ADs are essentially ‘fish magnets’ that attract fish and the ones deployed by the F/V Panofi Fore Runner are high-tech devices that alert the vessel to fish activity. The vessel can then set its two-kilometer net on the FAD, scooping up the fish underneath.
Fishing without a Liberian fishing license is the most serious offense under the Liberian Fisheries Regulations, for which the penalty can be a fine up to one million United States dollars (USD $1,000,000). Each deployed FAD constitutes a separate offense for a possible total fine of USD $9,000,000.
In an ill-fated bid to evade justice, the Master and Chief Officer offered bribes of USD $1,450.45 and USD $6,911.80 to Liberian Coast Guard boarding officers, incidents that will lead to additional charges being brought against the vessel.
The F/V Panofi Fore Runner is now detained in the port of Monrovia awaiting legal action.
“The attempt by the Master and the Chief Officer to bribe Liberian Coast Guard sailors is criminal behavior and clear evidence that they had something to hide. It is common to see other criminal activity such as forgery, tax evasion and bribery associated with fishing offenses, which is why the Ministry of National Defense is resolute in combating illegal fishing as transnational organized crime.”
Hon Brownie Samukai, Liberian Minister of National Defense.
The F/V Panofi Fore Runner is part of a fishing fleet owned by Panofi Company Ltd, a company based out of Ghana with beneficial ownership in South Korea, that was been convicted of past fishing offenses in Liberia. A sister ship to the F/V Panofi Fore Runner, the F/V Panofi Discoverer, was arrested for illegal fishing in Liberia in 2013 along with two Panofi refrigerated cargo vessels, M/V Volta Victory and M/V Volta Glory, that were caught illegally transshipping fish in Liberian waters. On board the F/V Panofi Fore Runner was 700 metric tons of tuna. Records found on board the F/V Panofi Fore Runner during inspection, show that the vessel regularly transships with the two reefers previously convicted of fisheries offenses in Liberia.
“It has been five years since vessels owned by Panofi Company Ltd were arrested and convicted of illegally fishing in Liberian waters. The quick apprehension of a Panofi vessel that decided to try their luck in once again circumventing Liberian law, showcases the incredible capability of the Liberian Coast Guard to conserve and protect Liberian waters and illustrates the importance of government and civil society working together to stop illegal fishing”, said Director of Campaigns Peter Hammarstedt.

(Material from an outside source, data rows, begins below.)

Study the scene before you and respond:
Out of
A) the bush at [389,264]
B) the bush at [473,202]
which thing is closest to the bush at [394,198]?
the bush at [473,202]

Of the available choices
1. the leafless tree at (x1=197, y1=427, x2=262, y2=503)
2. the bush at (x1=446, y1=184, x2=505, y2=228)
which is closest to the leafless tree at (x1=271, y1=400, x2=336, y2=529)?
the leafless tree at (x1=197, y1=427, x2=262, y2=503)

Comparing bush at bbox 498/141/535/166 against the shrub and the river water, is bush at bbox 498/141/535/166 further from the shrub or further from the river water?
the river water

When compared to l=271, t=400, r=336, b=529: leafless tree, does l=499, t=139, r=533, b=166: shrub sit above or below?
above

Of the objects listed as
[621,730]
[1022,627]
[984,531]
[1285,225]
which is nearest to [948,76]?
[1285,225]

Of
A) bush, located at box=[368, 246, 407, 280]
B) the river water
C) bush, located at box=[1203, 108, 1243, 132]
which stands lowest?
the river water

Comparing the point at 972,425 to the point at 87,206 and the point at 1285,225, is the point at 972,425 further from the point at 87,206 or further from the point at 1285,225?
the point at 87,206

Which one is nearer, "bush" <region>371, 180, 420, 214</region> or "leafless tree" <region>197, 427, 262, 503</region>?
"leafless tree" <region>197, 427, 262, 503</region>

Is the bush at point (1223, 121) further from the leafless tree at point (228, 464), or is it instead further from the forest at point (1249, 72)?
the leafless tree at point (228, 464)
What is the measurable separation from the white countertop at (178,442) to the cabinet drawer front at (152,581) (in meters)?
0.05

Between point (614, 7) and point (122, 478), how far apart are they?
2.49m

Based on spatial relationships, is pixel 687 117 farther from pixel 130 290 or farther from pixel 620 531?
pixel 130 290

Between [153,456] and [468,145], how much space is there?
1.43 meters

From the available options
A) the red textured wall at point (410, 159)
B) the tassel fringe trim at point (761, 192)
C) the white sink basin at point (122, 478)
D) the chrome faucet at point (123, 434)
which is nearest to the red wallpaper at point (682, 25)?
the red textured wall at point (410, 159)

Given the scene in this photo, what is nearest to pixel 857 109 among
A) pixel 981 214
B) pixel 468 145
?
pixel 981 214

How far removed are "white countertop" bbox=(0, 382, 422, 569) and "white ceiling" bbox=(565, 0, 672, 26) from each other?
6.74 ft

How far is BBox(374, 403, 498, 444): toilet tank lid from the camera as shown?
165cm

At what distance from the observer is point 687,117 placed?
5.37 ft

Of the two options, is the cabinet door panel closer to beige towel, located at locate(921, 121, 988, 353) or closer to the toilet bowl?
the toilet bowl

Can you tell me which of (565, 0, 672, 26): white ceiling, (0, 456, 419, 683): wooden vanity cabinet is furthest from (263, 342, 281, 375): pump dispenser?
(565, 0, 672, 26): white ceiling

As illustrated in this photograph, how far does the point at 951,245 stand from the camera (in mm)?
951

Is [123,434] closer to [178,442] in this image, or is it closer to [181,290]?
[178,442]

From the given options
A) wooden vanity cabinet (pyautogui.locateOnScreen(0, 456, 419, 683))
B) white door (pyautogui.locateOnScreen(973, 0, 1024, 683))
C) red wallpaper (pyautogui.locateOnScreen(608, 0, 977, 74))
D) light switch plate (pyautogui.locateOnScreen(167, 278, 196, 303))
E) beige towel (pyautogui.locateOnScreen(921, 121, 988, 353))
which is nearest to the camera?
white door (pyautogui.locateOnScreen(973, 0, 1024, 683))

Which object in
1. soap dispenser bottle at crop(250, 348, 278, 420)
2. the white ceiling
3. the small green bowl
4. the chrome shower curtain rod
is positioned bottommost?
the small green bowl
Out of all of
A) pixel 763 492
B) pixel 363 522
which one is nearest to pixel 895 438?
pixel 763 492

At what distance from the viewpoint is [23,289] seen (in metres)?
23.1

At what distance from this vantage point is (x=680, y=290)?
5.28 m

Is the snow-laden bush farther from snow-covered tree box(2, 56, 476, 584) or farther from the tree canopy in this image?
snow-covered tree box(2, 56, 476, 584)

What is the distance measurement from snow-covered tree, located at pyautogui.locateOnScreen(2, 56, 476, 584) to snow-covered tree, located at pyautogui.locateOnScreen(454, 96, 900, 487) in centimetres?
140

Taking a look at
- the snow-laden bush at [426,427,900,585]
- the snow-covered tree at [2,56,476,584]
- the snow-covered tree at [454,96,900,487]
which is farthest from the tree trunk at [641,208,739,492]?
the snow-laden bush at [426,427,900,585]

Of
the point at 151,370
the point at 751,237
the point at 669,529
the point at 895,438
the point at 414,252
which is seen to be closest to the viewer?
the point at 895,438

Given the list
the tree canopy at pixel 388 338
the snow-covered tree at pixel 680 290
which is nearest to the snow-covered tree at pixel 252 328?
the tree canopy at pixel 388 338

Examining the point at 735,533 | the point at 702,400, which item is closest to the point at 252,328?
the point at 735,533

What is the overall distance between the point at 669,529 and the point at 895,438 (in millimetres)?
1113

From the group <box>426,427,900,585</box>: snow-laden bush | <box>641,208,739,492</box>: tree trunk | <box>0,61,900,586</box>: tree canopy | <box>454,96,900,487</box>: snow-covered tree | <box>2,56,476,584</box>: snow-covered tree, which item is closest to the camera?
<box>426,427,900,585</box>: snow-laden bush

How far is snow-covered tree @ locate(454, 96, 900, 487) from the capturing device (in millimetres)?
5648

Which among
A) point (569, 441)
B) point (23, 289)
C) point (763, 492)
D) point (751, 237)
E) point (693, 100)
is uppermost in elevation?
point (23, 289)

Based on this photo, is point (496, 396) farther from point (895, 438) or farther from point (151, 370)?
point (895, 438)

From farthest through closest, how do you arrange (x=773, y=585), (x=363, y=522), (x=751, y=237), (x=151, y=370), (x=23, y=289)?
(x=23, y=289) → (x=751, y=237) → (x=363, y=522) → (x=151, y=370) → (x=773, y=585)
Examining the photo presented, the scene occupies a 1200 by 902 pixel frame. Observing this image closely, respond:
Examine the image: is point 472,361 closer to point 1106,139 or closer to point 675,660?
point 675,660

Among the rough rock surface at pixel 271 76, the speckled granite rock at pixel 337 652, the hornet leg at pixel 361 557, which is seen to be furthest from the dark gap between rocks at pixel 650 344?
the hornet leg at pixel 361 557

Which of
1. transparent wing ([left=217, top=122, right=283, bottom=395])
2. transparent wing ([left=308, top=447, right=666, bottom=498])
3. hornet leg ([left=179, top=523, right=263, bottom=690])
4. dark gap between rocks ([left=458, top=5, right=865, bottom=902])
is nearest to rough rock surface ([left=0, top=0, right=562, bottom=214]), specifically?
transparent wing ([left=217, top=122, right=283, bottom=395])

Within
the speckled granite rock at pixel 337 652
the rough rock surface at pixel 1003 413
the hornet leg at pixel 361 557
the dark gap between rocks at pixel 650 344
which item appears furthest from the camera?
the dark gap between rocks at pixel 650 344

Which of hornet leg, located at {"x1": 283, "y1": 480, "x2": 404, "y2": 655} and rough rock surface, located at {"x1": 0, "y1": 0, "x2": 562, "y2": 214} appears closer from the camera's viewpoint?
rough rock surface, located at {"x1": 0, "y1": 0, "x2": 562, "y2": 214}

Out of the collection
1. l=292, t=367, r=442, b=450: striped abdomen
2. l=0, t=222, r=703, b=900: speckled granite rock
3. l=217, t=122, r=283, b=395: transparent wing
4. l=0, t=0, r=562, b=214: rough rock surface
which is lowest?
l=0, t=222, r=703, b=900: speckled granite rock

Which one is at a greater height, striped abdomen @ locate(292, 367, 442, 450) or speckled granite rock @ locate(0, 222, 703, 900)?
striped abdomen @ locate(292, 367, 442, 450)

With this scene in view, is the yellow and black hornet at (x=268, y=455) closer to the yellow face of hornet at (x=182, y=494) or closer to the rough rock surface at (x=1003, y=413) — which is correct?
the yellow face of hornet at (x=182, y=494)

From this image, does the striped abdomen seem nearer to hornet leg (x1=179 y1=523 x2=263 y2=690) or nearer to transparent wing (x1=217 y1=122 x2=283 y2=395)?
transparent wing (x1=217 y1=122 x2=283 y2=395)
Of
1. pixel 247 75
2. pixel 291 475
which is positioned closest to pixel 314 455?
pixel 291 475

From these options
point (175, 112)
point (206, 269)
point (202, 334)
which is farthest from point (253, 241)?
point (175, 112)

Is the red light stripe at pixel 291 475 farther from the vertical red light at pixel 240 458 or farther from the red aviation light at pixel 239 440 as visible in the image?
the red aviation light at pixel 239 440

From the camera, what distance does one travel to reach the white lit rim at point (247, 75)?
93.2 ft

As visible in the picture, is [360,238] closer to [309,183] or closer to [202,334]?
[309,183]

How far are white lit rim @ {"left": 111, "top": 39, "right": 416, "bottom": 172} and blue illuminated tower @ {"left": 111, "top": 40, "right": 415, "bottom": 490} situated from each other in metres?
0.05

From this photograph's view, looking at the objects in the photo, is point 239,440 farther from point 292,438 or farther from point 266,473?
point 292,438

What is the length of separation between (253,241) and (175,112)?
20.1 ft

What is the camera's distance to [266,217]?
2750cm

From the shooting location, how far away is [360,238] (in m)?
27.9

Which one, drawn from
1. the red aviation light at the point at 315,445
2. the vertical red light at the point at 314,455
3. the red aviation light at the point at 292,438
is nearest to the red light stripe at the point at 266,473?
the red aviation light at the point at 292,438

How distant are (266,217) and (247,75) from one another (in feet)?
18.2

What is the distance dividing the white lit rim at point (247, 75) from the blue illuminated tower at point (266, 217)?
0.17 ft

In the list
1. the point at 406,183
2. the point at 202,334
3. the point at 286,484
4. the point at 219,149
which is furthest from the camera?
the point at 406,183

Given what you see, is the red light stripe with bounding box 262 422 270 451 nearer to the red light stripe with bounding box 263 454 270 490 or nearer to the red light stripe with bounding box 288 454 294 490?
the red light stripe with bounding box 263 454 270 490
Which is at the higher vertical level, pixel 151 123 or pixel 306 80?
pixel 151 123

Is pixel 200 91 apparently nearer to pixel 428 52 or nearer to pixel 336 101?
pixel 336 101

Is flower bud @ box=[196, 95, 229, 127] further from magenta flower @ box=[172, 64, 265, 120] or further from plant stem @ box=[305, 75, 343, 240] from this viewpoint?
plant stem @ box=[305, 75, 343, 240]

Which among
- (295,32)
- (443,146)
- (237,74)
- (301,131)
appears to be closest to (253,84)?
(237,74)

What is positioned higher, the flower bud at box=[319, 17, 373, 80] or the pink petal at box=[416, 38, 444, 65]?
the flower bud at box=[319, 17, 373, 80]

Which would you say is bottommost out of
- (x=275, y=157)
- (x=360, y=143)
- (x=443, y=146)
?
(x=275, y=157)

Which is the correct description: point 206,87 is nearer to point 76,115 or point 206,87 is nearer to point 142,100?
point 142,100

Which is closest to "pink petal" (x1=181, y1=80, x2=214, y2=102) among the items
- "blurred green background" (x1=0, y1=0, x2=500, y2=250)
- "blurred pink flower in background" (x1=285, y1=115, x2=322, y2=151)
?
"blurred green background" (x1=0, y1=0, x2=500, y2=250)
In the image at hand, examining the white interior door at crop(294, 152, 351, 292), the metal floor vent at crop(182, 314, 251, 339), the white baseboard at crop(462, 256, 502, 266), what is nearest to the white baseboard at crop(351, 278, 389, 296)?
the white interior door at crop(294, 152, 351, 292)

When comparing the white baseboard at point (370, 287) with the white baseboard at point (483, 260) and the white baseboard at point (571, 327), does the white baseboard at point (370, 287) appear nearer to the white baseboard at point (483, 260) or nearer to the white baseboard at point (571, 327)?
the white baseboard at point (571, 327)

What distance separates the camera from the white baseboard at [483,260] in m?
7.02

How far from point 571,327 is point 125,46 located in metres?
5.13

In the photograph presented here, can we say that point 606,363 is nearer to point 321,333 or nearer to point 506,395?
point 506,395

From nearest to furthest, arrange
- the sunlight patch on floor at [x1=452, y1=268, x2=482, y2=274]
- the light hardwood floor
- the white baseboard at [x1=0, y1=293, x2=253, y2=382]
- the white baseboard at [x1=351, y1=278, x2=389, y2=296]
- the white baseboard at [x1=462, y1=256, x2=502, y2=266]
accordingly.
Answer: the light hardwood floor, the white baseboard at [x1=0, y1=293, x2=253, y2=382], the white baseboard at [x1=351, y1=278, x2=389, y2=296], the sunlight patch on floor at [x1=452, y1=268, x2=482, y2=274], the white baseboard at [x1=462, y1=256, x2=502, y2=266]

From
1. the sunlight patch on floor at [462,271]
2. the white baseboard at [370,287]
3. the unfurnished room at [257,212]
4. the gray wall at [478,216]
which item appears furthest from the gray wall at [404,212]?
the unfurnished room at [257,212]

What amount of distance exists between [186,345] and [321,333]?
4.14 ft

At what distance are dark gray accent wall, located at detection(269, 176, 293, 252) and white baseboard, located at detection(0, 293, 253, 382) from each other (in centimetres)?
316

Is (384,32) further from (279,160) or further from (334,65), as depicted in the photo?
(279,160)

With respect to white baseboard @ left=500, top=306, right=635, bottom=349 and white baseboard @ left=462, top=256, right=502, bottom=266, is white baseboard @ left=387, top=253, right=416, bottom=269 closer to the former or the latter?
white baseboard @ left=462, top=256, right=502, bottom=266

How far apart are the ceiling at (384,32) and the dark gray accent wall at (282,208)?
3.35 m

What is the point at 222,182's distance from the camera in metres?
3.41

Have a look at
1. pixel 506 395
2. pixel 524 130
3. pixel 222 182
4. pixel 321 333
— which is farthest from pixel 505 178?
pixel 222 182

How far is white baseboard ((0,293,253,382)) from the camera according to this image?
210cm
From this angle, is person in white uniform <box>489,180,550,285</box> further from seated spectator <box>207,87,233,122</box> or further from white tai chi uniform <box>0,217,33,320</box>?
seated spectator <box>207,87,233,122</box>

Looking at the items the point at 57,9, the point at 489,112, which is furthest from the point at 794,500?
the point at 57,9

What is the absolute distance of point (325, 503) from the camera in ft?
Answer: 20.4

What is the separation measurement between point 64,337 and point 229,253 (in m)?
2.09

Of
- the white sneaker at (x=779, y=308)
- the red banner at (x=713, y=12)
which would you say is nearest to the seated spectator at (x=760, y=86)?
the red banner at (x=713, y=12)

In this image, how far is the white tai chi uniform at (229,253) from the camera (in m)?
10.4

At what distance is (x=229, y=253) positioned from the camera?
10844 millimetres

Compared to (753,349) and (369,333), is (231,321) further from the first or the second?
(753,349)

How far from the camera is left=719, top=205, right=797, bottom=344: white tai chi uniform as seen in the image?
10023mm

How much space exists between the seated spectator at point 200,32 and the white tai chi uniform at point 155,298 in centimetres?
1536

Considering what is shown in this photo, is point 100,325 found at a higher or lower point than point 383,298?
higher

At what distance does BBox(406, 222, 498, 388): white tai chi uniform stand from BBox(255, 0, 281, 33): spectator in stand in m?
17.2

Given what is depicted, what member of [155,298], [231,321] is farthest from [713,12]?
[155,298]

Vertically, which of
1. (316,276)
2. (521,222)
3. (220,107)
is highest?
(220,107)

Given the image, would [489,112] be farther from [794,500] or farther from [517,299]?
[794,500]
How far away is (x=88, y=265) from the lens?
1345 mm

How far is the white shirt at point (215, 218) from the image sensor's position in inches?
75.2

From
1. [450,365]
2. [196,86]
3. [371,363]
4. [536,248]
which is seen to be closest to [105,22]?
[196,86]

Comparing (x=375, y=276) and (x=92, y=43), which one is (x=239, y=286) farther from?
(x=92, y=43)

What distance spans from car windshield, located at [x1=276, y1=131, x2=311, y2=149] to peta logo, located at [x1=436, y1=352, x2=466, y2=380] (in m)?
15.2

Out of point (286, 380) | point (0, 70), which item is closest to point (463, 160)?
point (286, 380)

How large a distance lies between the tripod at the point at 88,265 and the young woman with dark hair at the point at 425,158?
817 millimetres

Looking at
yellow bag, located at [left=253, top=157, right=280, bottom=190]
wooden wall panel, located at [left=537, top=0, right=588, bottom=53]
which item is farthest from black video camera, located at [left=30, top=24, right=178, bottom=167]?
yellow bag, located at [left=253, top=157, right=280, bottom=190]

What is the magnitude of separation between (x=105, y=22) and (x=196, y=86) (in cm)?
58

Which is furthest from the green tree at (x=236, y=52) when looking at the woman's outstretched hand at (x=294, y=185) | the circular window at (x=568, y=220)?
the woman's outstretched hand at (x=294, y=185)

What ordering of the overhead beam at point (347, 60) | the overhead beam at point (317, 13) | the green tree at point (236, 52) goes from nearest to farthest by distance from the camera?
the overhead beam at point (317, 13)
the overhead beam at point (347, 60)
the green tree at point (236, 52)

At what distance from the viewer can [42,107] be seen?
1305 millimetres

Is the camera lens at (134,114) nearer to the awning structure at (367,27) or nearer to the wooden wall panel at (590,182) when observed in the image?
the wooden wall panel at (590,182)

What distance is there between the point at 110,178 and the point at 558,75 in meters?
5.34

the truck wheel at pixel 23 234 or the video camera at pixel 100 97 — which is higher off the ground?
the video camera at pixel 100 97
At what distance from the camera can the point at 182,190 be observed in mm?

Since February 2017, under the name Operation Sola Stella, Sea Shepherd been assisting the Government of Liberia to tackle IUU fishing by providing the use of a civilian offshore patrol vessel operating in Liberian waters, under the direction of the Liberian Ministry of National Defense. Operation Sola Stella has resulted in the arrest of nine vessels for illegal, unreported and unregulated (IUU) fishing. Developing countries are particularly vulnerable to IUU fishing, which accounts for up to 40% of the fish caught in West African waters.
In 2016 Sea Shepherd partnered with the government of Gabon for Operation Albacore, resulting in over 40 fishing vessel inspections at sea and the subsequent arrest of three IUU Congolese fishing trawlers and one Spanish long-liner. Operation Sola Stella is a continuation of Sea Shepherd Global’s commitment to work actively with national governments and their Law Enforcement Agencies in the fight against IUU fishing.